- [Exercise]:
What needs reproducing is the run of lines in the data below starting at the line with "Nếu Riot thuê" and ending at the line with "Vintage Michael Jordan Wilson", both ends included. Copy it exactly, without pictures, and add nothing.

The data START

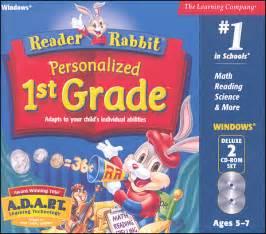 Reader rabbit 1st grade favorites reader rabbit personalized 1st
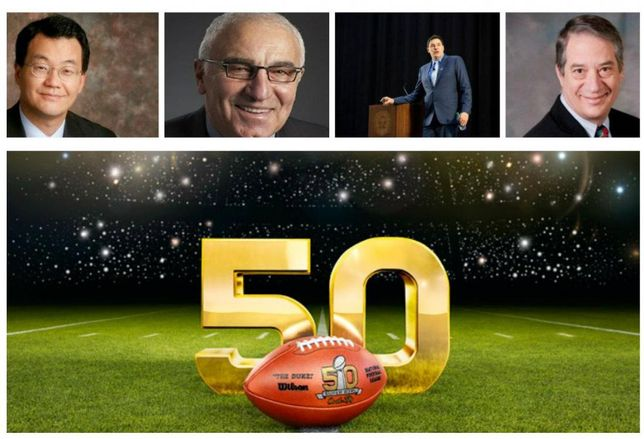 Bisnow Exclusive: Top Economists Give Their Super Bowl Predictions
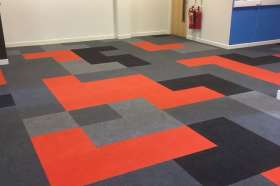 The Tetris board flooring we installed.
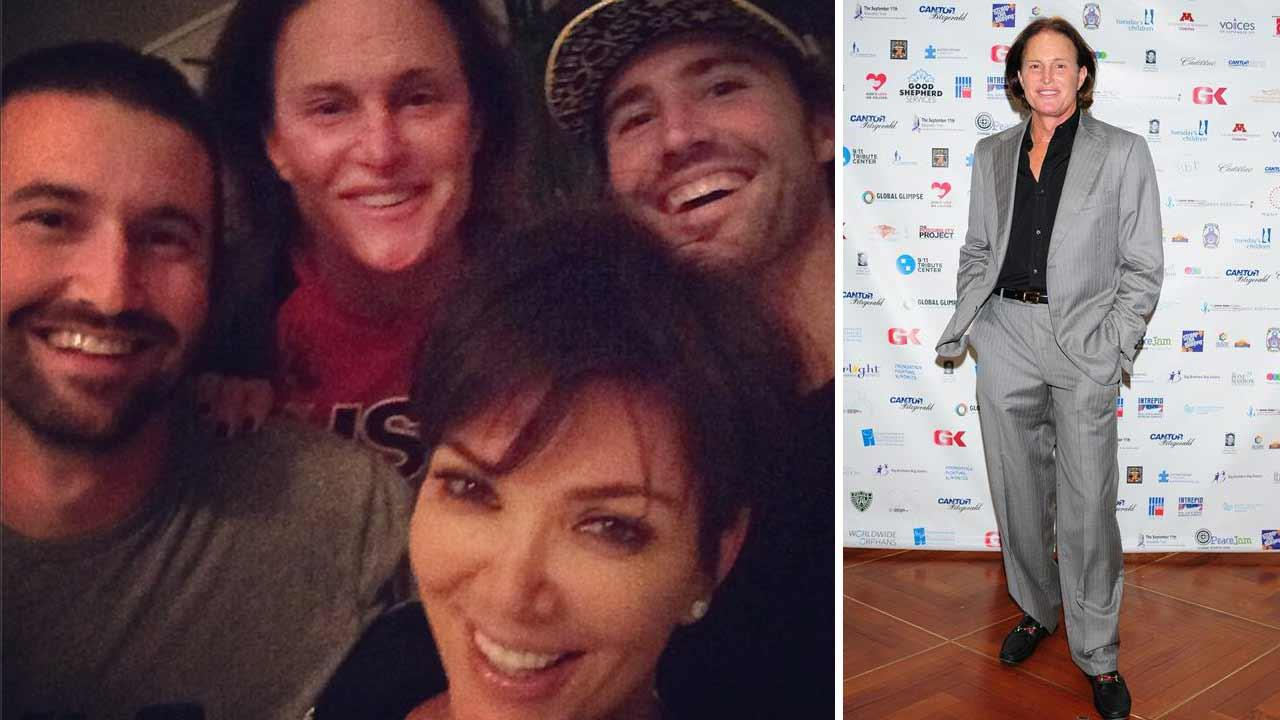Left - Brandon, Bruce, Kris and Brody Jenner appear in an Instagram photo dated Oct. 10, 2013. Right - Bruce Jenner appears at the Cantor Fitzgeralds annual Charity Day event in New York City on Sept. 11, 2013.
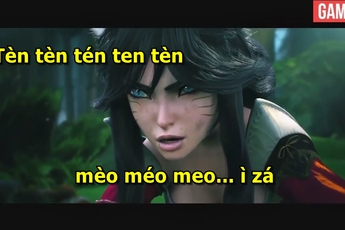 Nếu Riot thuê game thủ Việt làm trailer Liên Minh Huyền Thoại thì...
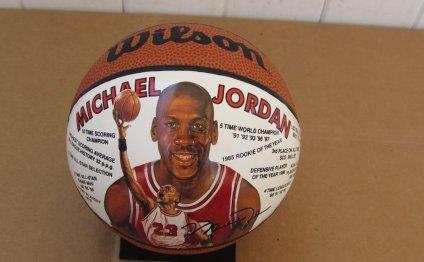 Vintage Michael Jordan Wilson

The data END
The data START

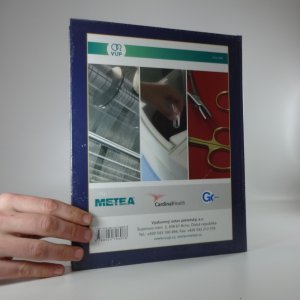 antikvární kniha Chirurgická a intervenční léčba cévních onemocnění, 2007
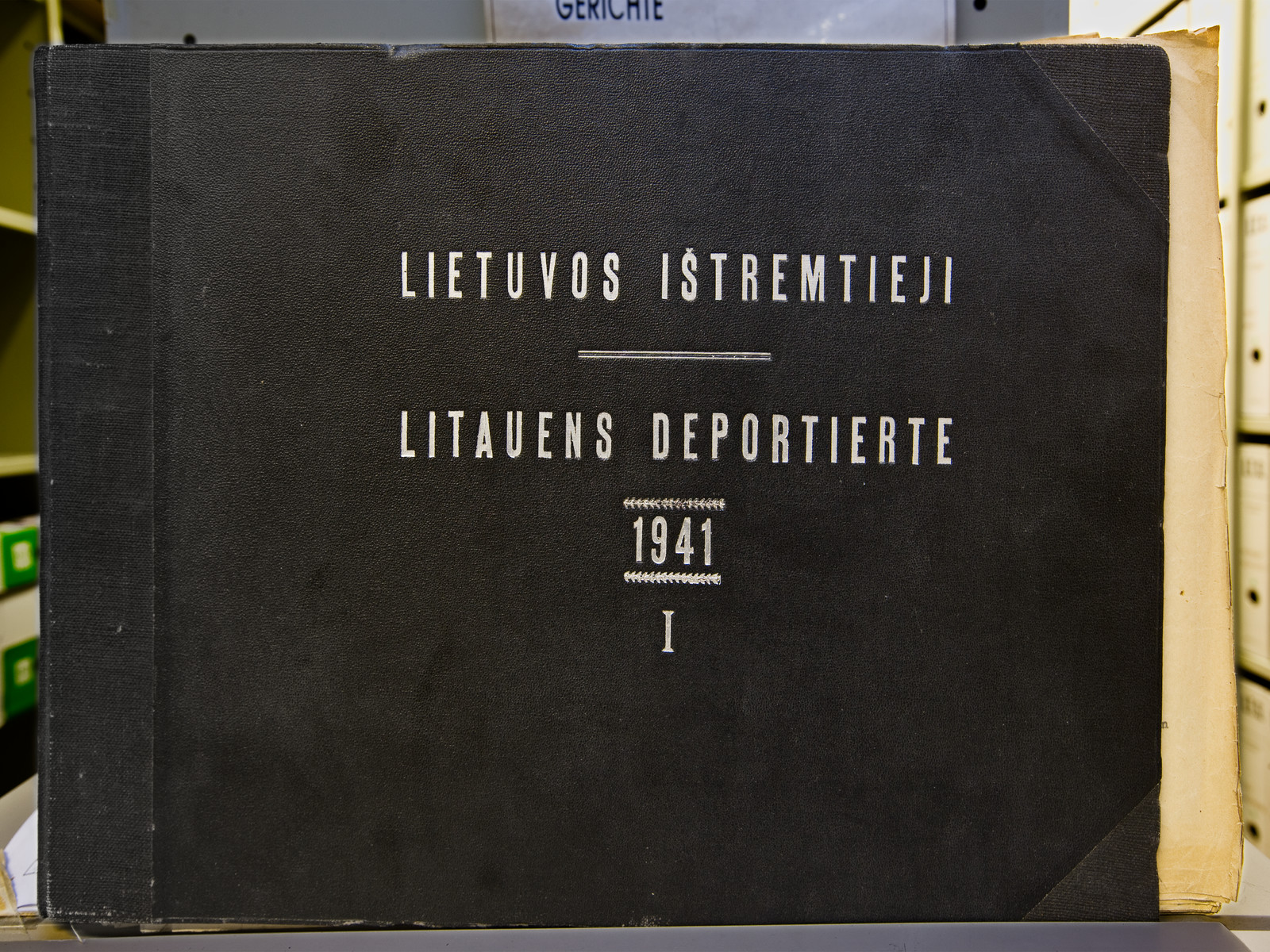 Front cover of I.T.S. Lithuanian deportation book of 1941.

The data END

- [Result of the exercise]:
 Nếu Riot thuê game thủ Việt làm trailer Liên Minh Huyền Thoại thì...
 Vintage Michael Jordan Wilson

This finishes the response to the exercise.